Document excerpt:
::::
The Corner

Re Earmarkmanship

Let me join JPod in praising Jonah’s post. I agree with most of it. But let me offer a few dissents or modifications (since not all these points really contradict what Jonah is saying).

1) Something is clearly going on in the current environment. The number of registered lobbyists has doubled in Washington since 2000 to roughly 35,000, according to Jeffrey Birnbaum. They’re not all beating back big government, but some are affirmatively getting things from government. Here’s how Birnbaum put it, “In the 1990s, lobbying was largely reactive. Corporations had to fend off proposals that would have restricted them or cost them money. But with pro-business officials running the executive and legislative branches, companies are also hiring well-placed lobbyists to go on the offensive and find ways to profit from the many tax breaks, loosened regulations and other government goodies that increasingly are available.”
::::
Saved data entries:
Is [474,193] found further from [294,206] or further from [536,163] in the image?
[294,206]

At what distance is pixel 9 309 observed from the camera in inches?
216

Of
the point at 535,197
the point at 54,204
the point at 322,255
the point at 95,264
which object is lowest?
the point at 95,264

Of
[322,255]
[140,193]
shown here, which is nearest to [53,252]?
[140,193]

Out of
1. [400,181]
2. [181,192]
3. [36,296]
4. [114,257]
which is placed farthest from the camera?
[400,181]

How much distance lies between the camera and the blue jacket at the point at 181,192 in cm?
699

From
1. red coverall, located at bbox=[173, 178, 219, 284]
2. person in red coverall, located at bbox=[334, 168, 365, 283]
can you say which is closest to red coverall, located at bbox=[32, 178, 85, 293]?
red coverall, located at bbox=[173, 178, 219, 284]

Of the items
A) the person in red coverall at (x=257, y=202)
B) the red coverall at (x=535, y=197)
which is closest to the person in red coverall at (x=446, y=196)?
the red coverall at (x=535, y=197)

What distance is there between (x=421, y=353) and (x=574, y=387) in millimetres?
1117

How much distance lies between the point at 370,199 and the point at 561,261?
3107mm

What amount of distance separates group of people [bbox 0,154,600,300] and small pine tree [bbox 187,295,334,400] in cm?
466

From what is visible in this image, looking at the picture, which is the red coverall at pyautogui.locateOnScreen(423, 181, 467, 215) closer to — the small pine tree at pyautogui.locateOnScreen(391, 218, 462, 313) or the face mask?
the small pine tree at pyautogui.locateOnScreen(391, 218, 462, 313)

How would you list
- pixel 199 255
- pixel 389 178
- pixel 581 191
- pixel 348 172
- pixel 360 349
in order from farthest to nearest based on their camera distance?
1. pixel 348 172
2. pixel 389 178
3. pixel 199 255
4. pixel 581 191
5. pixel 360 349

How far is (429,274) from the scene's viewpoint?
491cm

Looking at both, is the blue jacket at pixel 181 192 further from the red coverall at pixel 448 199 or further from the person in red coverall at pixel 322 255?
::::
Tasks and exercises:
(a) Extract everything in the lobbying post from "Let me join" down to "Jonah is saying).".
(b) Pick out every line of the records that contains the string "nearest", matching case exactly.

Solutions for each task:
(a)
Let me join JPod in praising Jonah’s post. I agree with most of it. But let me offer a few dissents or modifications (since not all these points really contradict what Jonah is saying).

(b)
shown here, which is nearest to [53,252]?
in order from farthest to nearest based on their camera distance?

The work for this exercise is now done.